___ SUPPLIED RECORDS

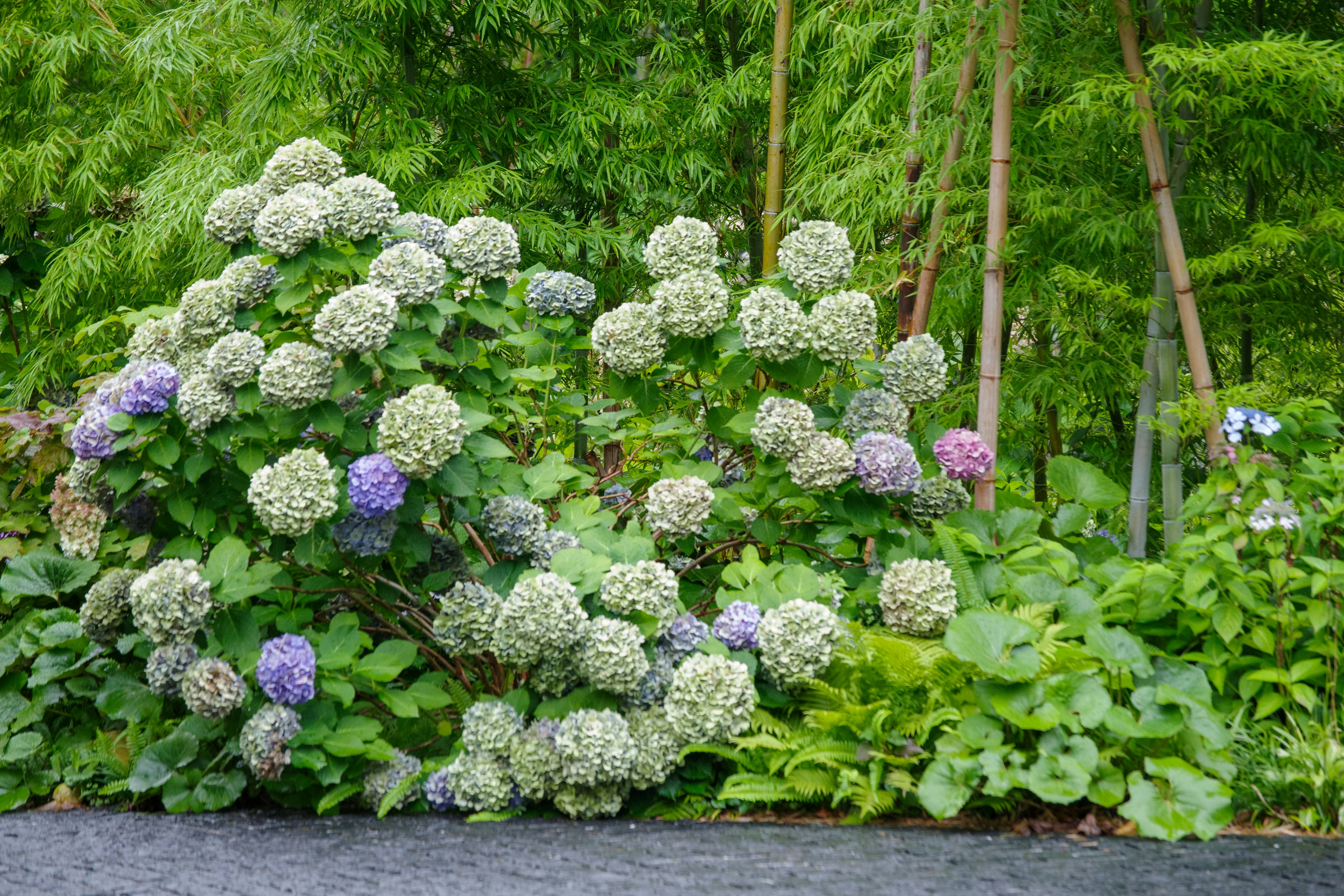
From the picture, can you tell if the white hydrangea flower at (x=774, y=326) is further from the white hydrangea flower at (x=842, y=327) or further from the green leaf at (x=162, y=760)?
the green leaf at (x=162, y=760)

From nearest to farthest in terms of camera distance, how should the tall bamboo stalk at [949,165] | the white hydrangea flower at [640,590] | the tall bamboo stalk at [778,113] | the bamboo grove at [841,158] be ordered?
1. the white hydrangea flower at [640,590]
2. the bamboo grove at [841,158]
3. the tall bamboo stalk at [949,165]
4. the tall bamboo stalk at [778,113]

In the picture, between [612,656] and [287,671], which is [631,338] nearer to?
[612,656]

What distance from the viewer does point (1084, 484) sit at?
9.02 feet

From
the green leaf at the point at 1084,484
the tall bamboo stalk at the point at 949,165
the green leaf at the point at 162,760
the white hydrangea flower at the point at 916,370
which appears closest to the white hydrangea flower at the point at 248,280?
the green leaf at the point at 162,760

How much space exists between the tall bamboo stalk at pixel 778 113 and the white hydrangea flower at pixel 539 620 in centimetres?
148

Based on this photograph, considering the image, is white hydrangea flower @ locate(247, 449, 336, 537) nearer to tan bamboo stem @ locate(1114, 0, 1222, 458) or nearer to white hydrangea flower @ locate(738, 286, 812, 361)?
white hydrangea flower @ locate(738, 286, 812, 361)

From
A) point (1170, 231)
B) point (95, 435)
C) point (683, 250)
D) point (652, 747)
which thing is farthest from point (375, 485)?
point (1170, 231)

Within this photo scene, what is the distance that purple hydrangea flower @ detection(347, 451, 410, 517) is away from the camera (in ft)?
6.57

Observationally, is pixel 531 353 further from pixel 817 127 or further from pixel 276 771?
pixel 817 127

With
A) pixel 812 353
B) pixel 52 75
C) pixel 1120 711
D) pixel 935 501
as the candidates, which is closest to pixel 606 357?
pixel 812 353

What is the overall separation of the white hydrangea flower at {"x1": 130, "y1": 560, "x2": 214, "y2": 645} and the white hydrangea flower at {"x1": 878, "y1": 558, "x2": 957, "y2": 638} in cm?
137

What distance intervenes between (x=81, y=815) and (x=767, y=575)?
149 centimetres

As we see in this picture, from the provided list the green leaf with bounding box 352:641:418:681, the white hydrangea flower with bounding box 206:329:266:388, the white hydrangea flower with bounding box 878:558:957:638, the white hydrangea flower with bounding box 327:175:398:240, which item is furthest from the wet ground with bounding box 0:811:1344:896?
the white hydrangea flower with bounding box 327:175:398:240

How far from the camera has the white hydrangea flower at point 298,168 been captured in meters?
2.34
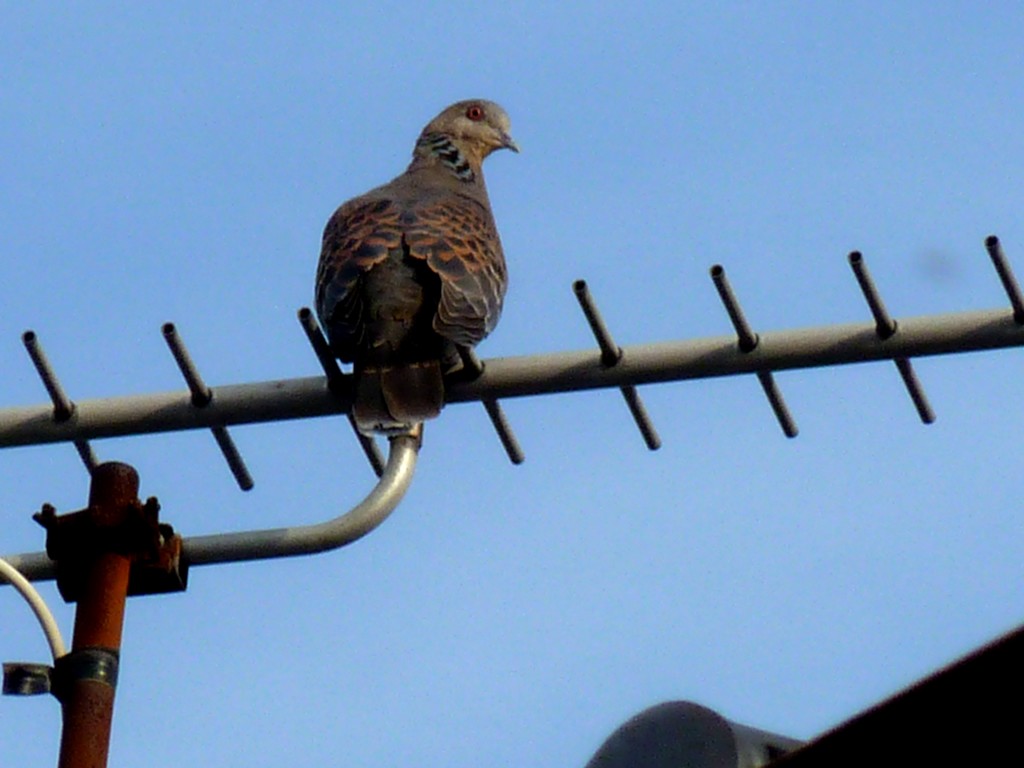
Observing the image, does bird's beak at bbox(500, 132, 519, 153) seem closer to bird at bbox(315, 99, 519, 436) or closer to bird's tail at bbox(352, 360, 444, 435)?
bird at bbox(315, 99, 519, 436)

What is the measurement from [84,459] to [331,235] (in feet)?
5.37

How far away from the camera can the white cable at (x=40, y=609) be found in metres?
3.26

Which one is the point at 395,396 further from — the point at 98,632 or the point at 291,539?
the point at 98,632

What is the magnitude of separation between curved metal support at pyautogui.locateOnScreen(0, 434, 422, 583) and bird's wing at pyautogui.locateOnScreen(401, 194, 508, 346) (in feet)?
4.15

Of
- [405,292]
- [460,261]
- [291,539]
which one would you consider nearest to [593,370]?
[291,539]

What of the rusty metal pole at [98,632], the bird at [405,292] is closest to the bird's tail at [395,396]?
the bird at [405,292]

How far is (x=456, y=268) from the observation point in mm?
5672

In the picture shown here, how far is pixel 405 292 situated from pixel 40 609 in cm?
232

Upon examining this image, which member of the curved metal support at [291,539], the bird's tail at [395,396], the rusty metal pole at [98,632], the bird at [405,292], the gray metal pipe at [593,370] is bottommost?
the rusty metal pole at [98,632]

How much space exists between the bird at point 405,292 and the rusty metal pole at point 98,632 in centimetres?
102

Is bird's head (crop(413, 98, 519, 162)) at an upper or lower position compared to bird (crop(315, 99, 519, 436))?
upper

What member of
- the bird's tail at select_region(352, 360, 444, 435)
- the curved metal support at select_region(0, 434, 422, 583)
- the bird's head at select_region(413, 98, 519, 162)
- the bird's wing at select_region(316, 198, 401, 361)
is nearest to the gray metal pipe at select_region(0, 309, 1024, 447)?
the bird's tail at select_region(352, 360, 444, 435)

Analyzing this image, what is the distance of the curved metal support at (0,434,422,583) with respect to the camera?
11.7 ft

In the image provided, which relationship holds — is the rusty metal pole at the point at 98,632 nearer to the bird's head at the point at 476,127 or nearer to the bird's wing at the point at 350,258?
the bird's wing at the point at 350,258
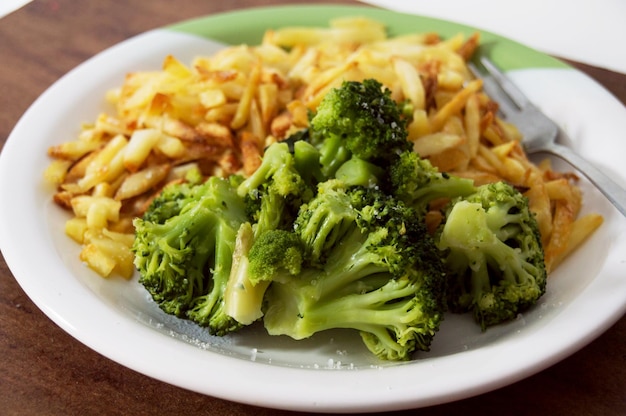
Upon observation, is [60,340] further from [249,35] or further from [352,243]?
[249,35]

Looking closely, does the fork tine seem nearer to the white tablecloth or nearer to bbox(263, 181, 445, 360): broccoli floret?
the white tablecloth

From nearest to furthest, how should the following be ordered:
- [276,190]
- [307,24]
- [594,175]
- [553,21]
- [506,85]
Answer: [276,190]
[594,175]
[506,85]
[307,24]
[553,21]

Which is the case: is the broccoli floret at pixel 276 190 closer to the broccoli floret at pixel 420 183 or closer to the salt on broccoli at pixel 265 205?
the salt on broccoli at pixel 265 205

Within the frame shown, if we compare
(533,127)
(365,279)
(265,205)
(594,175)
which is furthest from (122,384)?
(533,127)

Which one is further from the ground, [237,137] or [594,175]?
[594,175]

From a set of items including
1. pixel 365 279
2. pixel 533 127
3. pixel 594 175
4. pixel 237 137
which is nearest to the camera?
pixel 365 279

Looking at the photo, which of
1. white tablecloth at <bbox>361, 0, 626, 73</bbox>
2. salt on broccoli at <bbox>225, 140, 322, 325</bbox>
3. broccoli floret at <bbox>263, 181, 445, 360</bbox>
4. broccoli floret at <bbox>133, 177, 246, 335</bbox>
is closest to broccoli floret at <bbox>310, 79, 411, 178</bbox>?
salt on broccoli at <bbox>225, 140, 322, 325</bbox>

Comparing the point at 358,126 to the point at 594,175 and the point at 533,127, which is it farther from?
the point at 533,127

______

Please copy word for word the lines in the records, starting with the line that contains "How much space exists between the tall" and going on through the line that contains "149 centimetres", with both of those lines included.

• WRITTEN ANSWER:
How much space exists between the tall bamboo stalk at pixel 778 113 and the white hydrangea flower at pixel 539 620 in centimetres?
148

Based on this photograph, considering the image, is white hydrangea flower @ locate(247, 449, 336, 537) nearer to tan bamboo stem @ locate(1114, 0, 1222, 458) or nearer to white hydrangea flower @ locate(738, 286, 812, 361)?
white hydrangea flower @ locate(738, 286, 812, 361)

From
A) point (1170, 231)
B) point (95, 435)
C) point (683, 250)
D) point (652, 747)
which thing is farthest from point (375, 485)?
point (1170, 231)

Within this photo scene, what is the distance that purple hydrangea flower @ detection(347, 451, 410, 517) is away from the camera (in ft)?
6.57

Observationally, is pixel 531 353 further from pixel 817 127 or further from pixel 276 771?
pixel 817 127

With
A) pixel 812 353
B) pixel 52 75
C) pixel 1120 711
D) pixel 935 501
as the candidates, which is closest to pixel 606 357?
pixel 812 353

What is the overall separation of the white hydrangea flower at {"x1": 130, "y1": 560, "x2": 214, "y2": 645} and the white hydrangea flower at {"x1": 878, "y1": 558, "x2": 957, "y2": 638} in cm?
137

What distance intervenes between (x=81, y=815) and (x=767, y=575)?
149 centimetres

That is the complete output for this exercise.